Japan's benchmark Nikkei 225 stock index fell 1.9 per cent last week to 17,647.45. On Friday, the index gained back 1.1 per cent of its 3 per cent slide in the first four days of the week.
"Japan's domestic economy is quite bad, and if you think only of the domestic, now is not a time to be buying Japanese stocks," said Toshiro Yoshinaga, manager of investment strategy at Yamaichi International Capital Management Co. "The only saviour is that Western economies are strong, particularly the US," - meaning strong sales for exporters.
The dollar's strengthening against the yen by as much as one yen on Friday may also help exporters.
Sony Corp, which relies on exports for about two-thirds of its sales, rose 2.6 per cent to 11,800. Mitsubishi Electric Corp, which makes consumer electronics, climbed 5.5 per cent to 444; Sharp Corp, a maker of audio equipment and computers, added 2.9 per cent to 1,080.

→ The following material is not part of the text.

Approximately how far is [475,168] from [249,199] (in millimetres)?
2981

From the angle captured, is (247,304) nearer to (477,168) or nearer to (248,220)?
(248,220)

Car manufacturers rose 1.1 per cent as a group with Honda Motor Co rising 2.4 per cent to 4,350.
Stocks dependent on domestic demand, including contractors and retailers, may fall next week following a spate of bad economic news.
The Bank of Japan's "tankan" survey of business sentiment, released Wednesday, showed consumer spending has not recovered since an April sales tax increase with confidence fading throughout the nation's industries.
A parade of Japanese companies this week lowered their earnings forecasts for the half-year ended 30 September. Heavyweights ranging from Hitachi to Mitsukoshi to Mitsui Engineering & Shipbuilding Ltd cut profit forecasts or projected losses, blaming Japan's skidding economy. Of the 161 half- year earnings revisions announced since mid-September, 63 per cent have been lower.
Sliding land prices and record bankruptcies are also weighing on investors. Contractors as a group fell nearly 4 per cent this week. Japan's contractors are struggling to service 12 trillion yen in interest-bearing debt which has been left over from land bought during the 1980s asset-inflated bubble.
In contrast, Japanese bonds are likely to rise on pessimism that the economic outlook will remain too shaky to withstand higher interest rates.